» **DIRECTION**
Render the part of the records that opens with the line containing "How far does" and closes with their last line as a Markdown table with the columns "Row" and "Entry", numbering each line and leaving out blank lines. Omit the pictures from the answer.
## begin
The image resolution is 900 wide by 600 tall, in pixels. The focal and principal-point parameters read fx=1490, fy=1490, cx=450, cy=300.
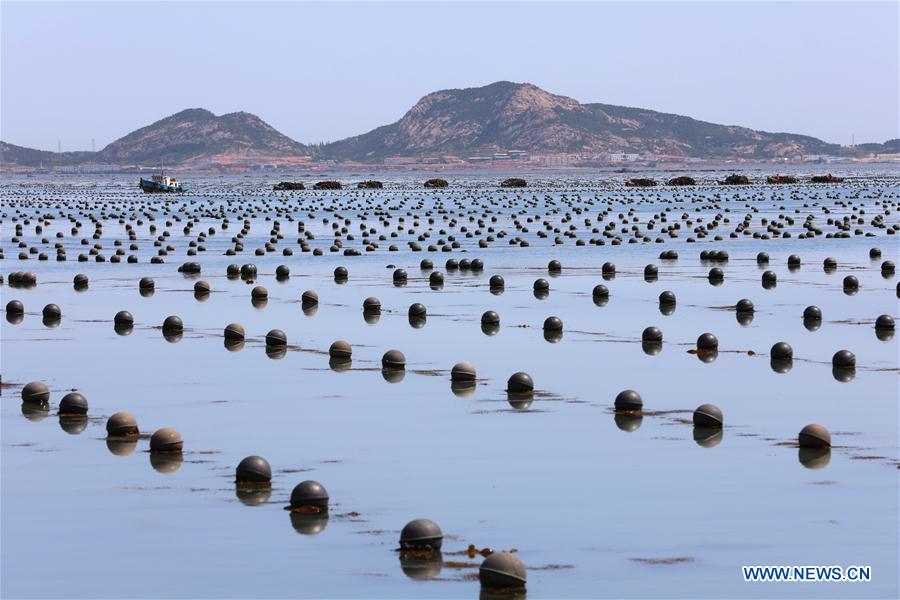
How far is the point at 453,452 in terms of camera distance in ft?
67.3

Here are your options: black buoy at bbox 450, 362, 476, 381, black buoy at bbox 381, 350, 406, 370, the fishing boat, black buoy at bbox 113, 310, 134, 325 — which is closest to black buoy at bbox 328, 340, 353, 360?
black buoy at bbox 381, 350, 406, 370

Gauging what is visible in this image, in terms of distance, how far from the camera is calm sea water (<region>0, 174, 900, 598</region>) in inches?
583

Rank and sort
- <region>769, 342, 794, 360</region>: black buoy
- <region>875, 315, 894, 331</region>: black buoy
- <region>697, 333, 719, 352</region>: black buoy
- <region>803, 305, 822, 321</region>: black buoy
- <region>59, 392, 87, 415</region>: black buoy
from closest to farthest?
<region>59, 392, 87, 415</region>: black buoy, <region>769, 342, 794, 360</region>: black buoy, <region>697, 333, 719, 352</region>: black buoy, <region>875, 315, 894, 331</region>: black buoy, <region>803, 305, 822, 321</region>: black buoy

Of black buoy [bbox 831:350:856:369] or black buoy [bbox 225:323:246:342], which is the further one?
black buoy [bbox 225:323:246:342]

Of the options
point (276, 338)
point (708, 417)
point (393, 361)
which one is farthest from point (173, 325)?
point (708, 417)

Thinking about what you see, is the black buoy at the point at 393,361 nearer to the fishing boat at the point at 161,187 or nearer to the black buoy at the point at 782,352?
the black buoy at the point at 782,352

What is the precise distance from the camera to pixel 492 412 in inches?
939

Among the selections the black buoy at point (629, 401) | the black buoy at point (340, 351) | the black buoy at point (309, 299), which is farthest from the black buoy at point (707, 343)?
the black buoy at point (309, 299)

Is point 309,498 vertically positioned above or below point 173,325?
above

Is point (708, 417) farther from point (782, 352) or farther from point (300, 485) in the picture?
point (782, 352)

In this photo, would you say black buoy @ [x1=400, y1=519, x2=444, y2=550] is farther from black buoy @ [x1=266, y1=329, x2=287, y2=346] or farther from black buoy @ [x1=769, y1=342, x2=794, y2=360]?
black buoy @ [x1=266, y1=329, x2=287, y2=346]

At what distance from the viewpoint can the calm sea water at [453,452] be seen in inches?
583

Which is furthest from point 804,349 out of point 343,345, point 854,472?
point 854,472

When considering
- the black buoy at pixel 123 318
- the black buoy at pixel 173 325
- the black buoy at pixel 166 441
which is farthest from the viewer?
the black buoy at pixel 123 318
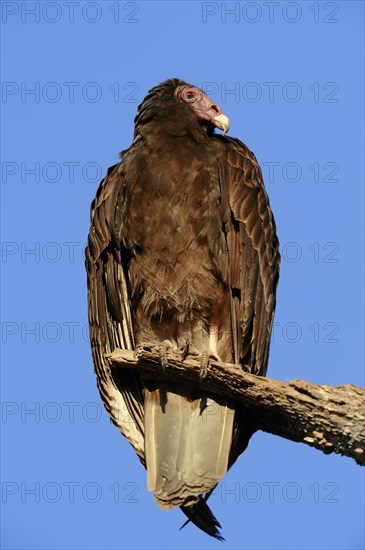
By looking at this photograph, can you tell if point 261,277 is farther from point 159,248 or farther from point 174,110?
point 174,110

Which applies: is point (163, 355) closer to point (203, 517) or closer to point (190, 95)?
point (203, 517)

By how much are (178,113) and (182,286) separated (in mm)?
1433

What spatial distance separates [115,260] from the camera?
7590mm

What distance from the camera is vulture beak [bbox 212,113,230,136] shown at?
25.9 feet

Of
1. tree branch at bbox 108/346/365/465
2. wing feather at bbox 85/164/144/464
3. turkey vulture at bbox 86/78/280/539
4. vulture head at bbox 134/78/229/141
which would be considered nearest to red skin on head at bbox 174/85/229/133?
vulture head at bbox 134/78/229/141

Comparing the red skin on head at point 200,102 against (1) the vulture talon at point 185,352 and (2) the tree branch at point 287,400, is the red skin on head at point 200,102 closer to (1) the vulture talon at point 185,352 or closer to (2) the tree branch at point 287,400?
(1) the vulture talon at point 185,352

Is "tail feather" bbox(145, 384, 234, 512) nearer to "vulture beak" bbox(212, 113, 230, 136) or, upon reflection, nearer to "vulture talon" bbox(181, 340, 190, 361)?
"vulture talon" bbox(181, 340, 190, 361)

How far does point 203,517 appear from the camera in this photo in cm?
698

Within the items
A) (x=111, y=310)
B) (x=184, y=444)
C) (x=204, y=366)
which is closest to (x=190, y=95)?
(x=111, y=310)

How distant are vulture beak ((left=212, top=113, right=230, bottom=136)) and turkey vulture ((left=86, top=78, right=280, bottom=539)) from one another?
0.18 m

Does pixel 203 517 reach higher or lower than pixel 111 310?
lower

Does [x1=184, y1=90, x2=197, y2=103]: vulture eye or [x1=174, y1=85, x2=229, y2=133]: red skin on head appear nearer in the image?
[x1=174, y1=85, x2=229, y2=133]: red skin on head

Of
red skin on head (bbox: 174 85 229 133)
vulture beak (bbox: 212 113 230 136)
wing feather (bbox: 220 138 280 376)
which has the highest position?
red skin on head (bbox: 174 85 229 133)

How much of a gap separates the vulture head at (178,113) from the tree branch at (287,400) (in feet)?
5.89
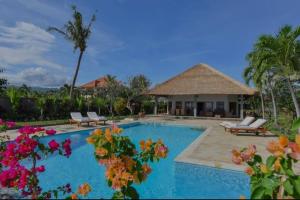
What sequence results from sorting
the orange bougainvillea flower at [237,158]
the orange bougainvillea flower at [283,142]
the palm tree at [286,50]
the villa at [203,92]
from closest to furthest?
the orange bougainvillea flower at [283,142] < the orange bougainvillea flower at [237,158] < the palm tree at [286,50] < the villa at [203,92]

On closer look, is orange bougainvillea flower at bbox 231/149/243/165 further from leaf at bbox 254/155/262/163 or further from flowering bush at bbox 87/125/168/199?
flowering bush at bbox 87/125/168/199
## end
» **ANSWER FOR THIS EXERCISE**
| Row | Entry |
|---|---|
| 1 | How far does point 203,517 appear from the camera in this photo in cm? |
| 2 | 698 |
| 3 | Within the items |
| 4 | A) (x=111, y=310) |
| 5 | B) (x=184, y=444) |
| 6 | C) (x=204, y=366) |
| 7 | which is closest to (x=190, y=95)? |
| 8 | (x=111, y=310) |
| 9 | How distant are vulture beak ((left=212, top=113, right=230, bottom=136)) and turkey vulture ((left=86, top=78, right=280, bottom=539)) from one another? |
| 10 | 0.18 m |
| 11 | Does pixel 203 517 reach higher or lower than pixel 111 310? |
| 12 | lower |
| 13 | Does [x1=184, y1=90, x2=197, y2=103]: vulture eye or [x1=174, y1=85, x2=229, y2=133]: red skin on head appear nearer in the image? |
| 14 | [x1=174, y1=85, x2=229, y2=133]: red skin on head |
| 15 | Of |
| 16 | red skin on head (bbox: 174 85 229 133) |
| 17 | vulture beak (bbox: 212 113 230 136) |
| 18 | wing feather (bbox: 220 138 280 376) |
| 19 | which has the highest position? |
| 20 | red skin on head (bbox: 174 85 229 133) |
| 21 | How much of a gap separates the vulture head at (178,113) from the tree branch at (287,400) (in feet)? |
| 22 | 5.89 |
| 23 | What sequence results from sorting |
| 24 | the orange bougainvillea flower at [237,158] |
| 25 | the orange bougainvillea flower at [283,142] |
| 26 | the palm tree at [286,50] |
| 27 | the villa at [203,92] |
| 28 | from closest to furthest? |
| 29 | the orange bougainvillea flower at [283,142] < the orange bougainvillea flower at [237,158] < the palm tree at [286,50] < the villa at [203,92] |
| 30 | On closer look, is orange bougainvillea flower at bbox 231/149/243/165 further from leaf at bbox 254/155/262/163 or further from flowering bush at bbox 87/125/168/199? |
| 31 | flowering bush at bbox 87/125/168/199 |